Capítulo IX:
Retorno

A la mañana siguiente se advirtió en el parador 125 la ausencia de Jorge Azcón. De Látigo habían llegado caballos y otro carruaje, en el que fueron colocados los cadáveres de Jules y Alicia. Cuando, a pesar del tiempo transcurrido, no apareció Jorge, se decidió partir sin él.

Don César ayudó a doña Pura a subir a la diligencia y se emprendió la marcha hacia Látigo. Los que habían llegado de allí anunciaron la intervención del Coyote y el castigo de los bandidos; pero no pudieron dar a Nickels ninguna esperanza acerca de su oro.

El viaje transcurrió en silencio. Nadie sentía deseos de hablar y casi parecía que cada uno de los viajeros lamentara la presencia de los otros.

César de Echagüe fumaba un cigarro, sin preocuparse, por una vez, de si había alguna dama cerca. Y en cuanto a doña Pura, tenía demasiadas preocupaciones para molestarse por un poco de humo. ¡Menuda polvareda se armaría en Los Ángeles cuando se supiera la muerte de Alicia!

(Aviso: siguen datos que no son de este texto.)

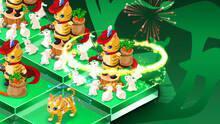 Imagen 3 de Fairy Tale Puzzles ~Magic Objects~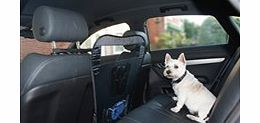 Universal Car Front Seat Pet Barrier Pop-up wire frame design, folds for easy storage. Easy to fit - no tools required. DIRECT DESPATCH: These items will be sent direct from the manufacturer to your specified address. Please allow 10 days for deliver - CLICK FOR MORE INFORMATION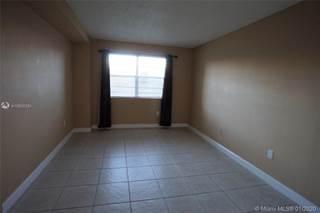Condo for rent in 10900 SW 104th St 219, Miami, FL, 33176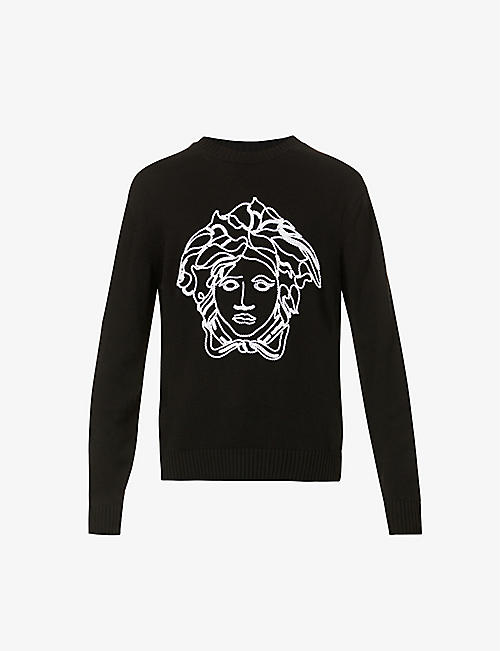 VERSACE: Brand-embroidered crewneck wool jumper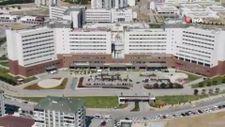 Elazığ Fethi Sekin Şehir Hastanesi, bölgenin lokomotifi oldu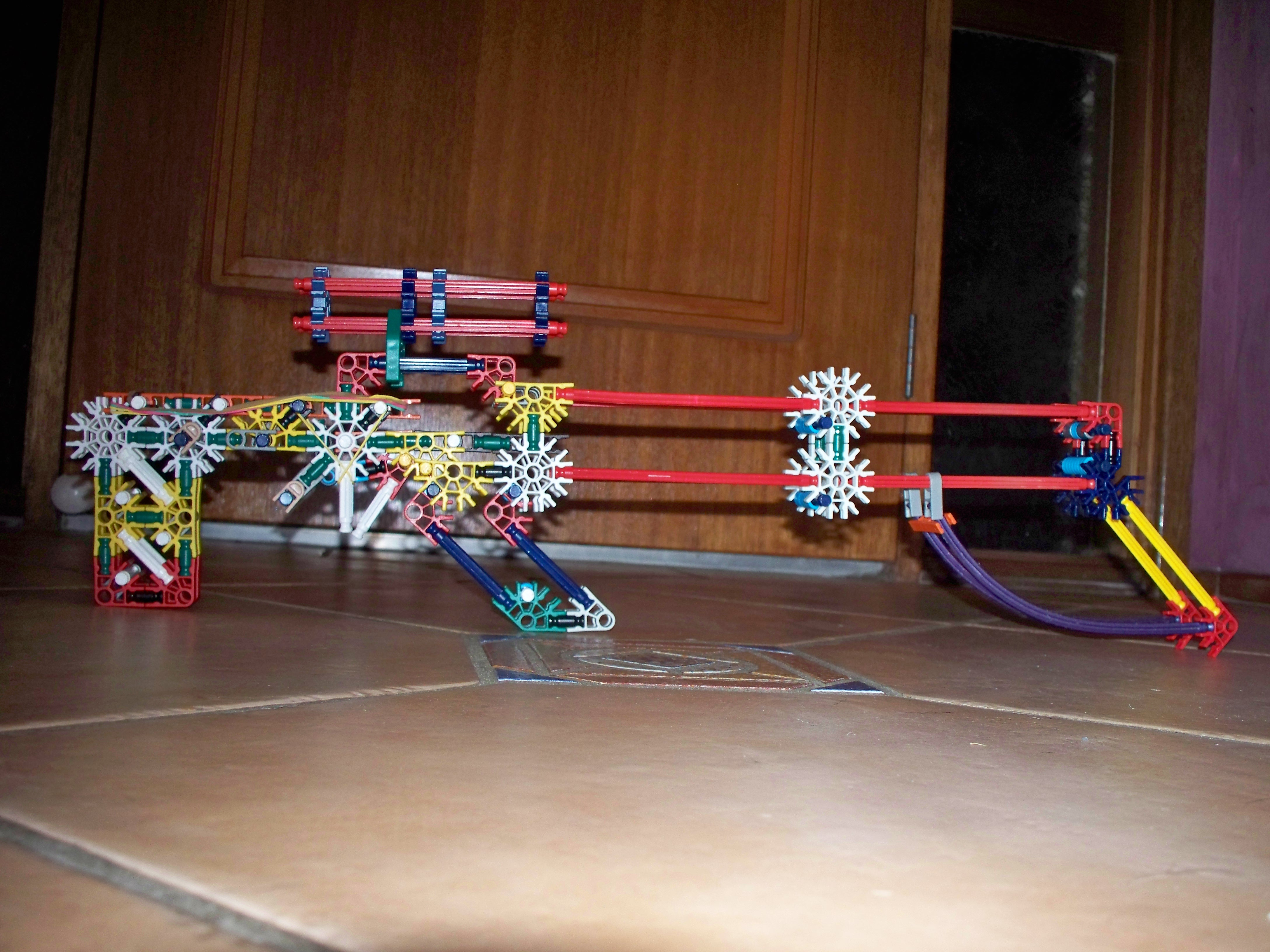 Picture of My Knex Sniper Rifle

Don César preguntábase qué habría sido de Jorge. Estaba casi seguro de que el joven había marchado a Látigo con algún fin; pero le extrañaba que los que aquella mañana habían salido de la población no hubieran dicho nada.

Entraron en Látigo y por la multitud que se agolpaba frente al almacén de Jedd Truman era fácil comprender que algo había ocurrido. Casi antes de que la diligencia se detuviese, los viajeros supieron la noticia.

—¡El señor Azcón y el señor Truman se mataron a tiros!

Jay Martin explicó a Nickels lo sucedido.

—Sin duda el muchacho debió de sospechar de él y ayer noche o esta madrugada vino y disparó dos tiros contra Truman. Pero no le mató en el acto y Jedd Truman tuvo tiempo de atravesarle el corazón. Encontramos a Truman empuñando el revólver con que mató a Azcón. ¡Pobre chico!

—¡Dios mío! ¡Esto es espantoso! —chilló doña Pura.

César de Echagüe bajó de la diligencia y acompañado de Nickels y de Martin entró en el almacén, cuyas puertas estaban guardadas por unos cuantos agentes del sheriff.

—¡Pobre Azcón! —comentó Nickels, quitándose el sombrero—. Sin duda quiso vengar a su novia.

—Eso hemos creído nosotros —dijo Martin—. Hemos encontrado bastantes pruebas de la culpabilidad de Truman. Era el jefe de la banda.

—¿Y el oro? —preguntó Nickels.

—Hemos recuperado unos sesenta mil dólares en lingotes. El resto debe de estar escondido en algún sitio; pero temo que los únicos que conocían el escondite hayan muerto y ya no pueda descubrirse nunca.

—Por lo menos usted ha salido triunfante —dijo Nickels al sheriff—. Le felicito.

—Pero nunca imaginé que Truman fuese un bandido. A no ser por las pruebas que hemos encontrado, no sospecharía…

—Estaba bien disfrazado —sonrió César de Echagüe—. Y la gente de California se olvida de que en un tiempo fue española y olvida, también, los sabios refranes de nuestra madre patria. El hábito no hace al monje. Eso debe tenerlo en cuenta un sheriff, señor Martin.

Tras una pausa, César siguió:

—Pensaba llevar a Los Ángeles el cuerpo de Alicia; pero habiendo ocurrido esto creo que será preferible que los enterremos juntos aquí. Ya convenceré a mi prima de que era lo mejor que se podía hacer. Con su permiso, me marcho. Tengo muchas cosas que hacer. La primera, quitarme de delante a esa llorona de doña Pura.

Aquella tarde, mientras la dama de compañía regresaba a San Francisco, César de Echagüe acompañaba hasta su última morada los cuerpos de Jorge Azcón y de Alicia Paredes. Guardó unas flores de las que crecían junto a la sepultura para dárselas a la madre de Alicia. Luego, a la mañana siguiente, don César emprendió también el regreso hacia San Francisco; pero no en la diligencia, sino en el coche que, conducido por Matías Alberes, había llegado después de una larga serie de peripecias.

Látigo volvía a quedar en paz. Tía Adelaida ni se enteró de lo ocurrido. El médico insistió en que la noticia de la muerte de su sobrina podría afectarla peligrosamente.

Aquella noche, Jay Martin, al encender su pipa, sonrió. El Coyote se había cruzado en su camino y ni le había visto. La fama del enmascarado había sufrido un rudo golpe. Claro que él no se iba a molestar en anunciarlo. Si alguien alababa al Coyote en Látigo, ese alguien era el sheriff.